** Begin Listed records **

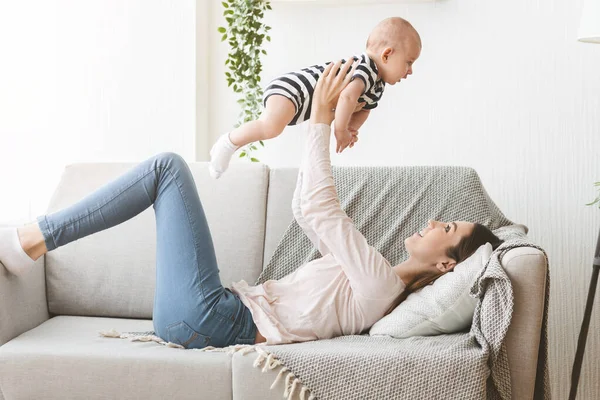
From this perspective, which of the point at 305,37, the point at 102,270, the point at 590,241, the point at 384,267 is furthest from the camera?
the point at 305,37

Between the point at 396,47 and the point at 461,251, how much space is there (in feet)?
1.99

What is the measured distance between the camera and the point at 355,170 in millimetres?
2447

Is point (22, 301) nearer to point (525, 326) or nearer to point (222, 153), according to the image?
point (222, 153)

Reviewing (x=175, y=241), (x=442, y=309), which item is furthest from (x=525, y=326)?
(x=175, y=241)

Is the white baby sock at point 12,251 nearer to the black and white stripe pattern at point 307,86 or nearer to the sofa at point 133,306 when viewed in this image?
the sofa at point 133,306

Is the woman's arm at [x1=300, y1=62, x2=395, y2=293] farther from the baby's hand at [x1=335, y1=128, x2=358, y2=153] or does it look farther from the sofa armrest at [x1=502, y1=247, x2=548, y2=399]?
the sofa armrest at [x1=502, y1=247, x2=548, y2=399]

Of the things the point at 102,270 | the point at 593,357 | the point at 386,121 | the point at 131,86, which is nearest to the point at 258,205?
the point at 102,270

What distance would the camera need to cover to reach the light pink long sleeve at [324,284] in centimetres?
193

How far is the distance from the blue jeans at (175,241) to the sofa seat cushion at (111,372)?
4.4 inches

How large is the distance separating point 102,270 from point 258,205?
56cm

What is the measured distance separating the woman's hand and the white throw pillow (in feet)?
1.77

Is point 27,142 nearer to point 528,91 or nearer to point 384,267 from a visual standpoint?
point 384,267

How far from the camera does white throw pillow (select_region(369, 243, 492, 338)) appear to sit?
1904 mm

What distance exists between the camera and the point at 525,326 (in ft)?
5.77
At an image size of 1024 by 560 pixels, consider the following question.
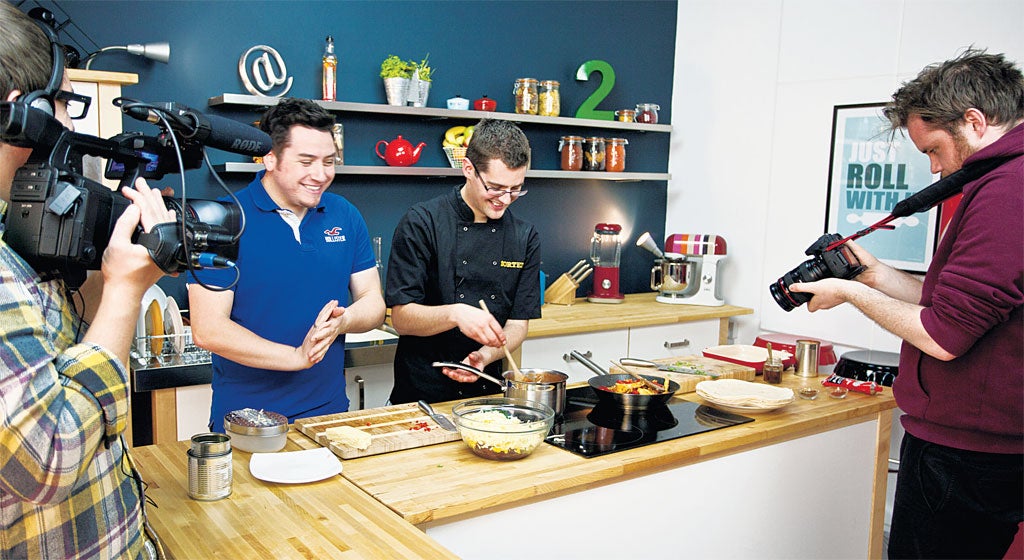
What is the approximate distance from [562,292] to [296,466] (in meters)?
2.64

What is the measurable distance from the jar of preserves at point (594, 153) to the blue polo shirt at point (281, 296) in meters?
2.22

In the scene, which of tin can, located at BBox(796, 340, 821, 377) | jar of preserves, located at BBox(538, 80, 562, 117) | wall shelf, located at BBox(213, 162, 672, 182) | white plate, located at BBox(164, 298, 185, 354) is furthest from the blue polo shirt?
jar of preserves, located at BBox(538, 80, 562, 117)

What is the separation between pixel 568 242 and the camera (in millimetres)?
4609

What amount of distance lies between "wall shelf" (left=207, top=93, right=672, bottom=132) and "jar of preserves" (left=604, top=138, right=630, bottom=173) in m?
0.08

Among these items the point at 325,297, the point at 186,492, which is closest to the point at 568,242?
the point at 325,297

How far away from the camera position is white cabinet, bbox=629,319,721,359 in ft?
13.2

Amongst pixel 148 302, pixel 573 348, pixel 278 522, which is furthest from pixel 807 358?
pixel 148 302

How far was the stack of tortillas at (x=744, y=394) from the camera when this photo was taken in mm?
2312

** End Listed records **

Requirement:
Change every "white throw pillow" in the lines above to "white cushion" and repeat them with nothing else altered. Leave the pictures out of your answer.

Result of the exercise:
From this perspective, which of the point at 305,37, the point at 102,270, the point at 590,241, the point at 384,267 is furthest from the camera?
the point at 305,37

Between the point at 396,47 and the point at 461,251, how much space is there (in feet)?
1.99

What is the measured distance between the camera and the point at 355,170 in millimetres?
2447

Is point (22, 301) nearer to point (525, 326) or nearer to point (222, 153), according to the image?
point (222, 153)

Reviewing (x=175, y=241), (x=442, y=309), which item is furthest from (x=525, y=326)?
(x=175, y=241)

Is the white baby sock at point 12,251 nearer to the black and white stripe pattern at point 307,86 or nearer to the sofa at point 133,306 when viewed in this image?
the sofa at point 133,306

Is the woman's arm at [x1=300, y1=62, x2=395, y2=293] farther from the baby's hand at [x1=335, y1=128, x2=358, y2=153] or does it look farther from the sofa armrest at [x1=502, y1=247, x2=548, y2=399]?
the sofa armrest at [x1=502, y1=247, x2=548, y2=399]

Of the things the point at 102,270 | the point at 593,357 | the point at 386,121 | the point at 131,86, which is nearest to the point at 258,205?
the point at 102,270

What distance would the camera need to cover to reach the light pink long sleeve at [324,284] in centimetres?
193

How far is the distance from the blue jeans at (175,241) to the sofa seat cushion at (111,372)?
4.4 inches

How large is the distance separating point 102,270 from point 258,205?
56cm

What is the measured distance separating the woman's hand and the white cushion (in feet)?
1.77

Is point 27,142 nearer to point 528,91 or nearer to point 384,267 from a visual standpoint?
point 384,267

How far from the camera does white cushion (select_region(369, 243, 492, 338)) appear to sit?
1904 mm

What distance exists between the camera and the point at 525,326 (in ft)?
5.77
At an image size of 1024 by 560 pixels, consider the following question.
What is the approximate distance from [562,292] to [296,466] (in meters)?
2.64

What is the measurable distance from the jar of preserves at point (594, 153) to the blue polo shirt at point (281, 296) in meters?
2.22

In the scene, which of tin can, located at BBox(796, 340, 821, 377) | jar of preserves, located at BBox(538, 80, 562, 117) | wall shelf, located at BBox(213, 162, 672, 182) | white plate, located at BBox(164, 298, 185, 354) is furthest from the blue polo shirt?
jar of preserves, located at BBox(538, 80, 562, 117)

What is the separation between pixel 568 242 and the camera (in millimetres)?
4609

What amount of distance lies between "wall shelf" (left=207, top=93, right=672, bottom=132) and "jar of preserves" (left=604, top=138, right=630, bottom=173) in m?
0.08

Among these items the point at 325,297, the point at 186,492, which is closest to the point at 568,242?
the point at 325,297

How far away from the camera position is white cabinet, bbox=629,319,721,359 in ft?
13.2

Amongst pixel 148 302, pixel 573 348, pixel 278 522, which is furthest from pixel 807 358?
pixel 148 302

How far was the stack of tortillas at (x=744, y=394) from the camera when this photo was taken in mm?
2312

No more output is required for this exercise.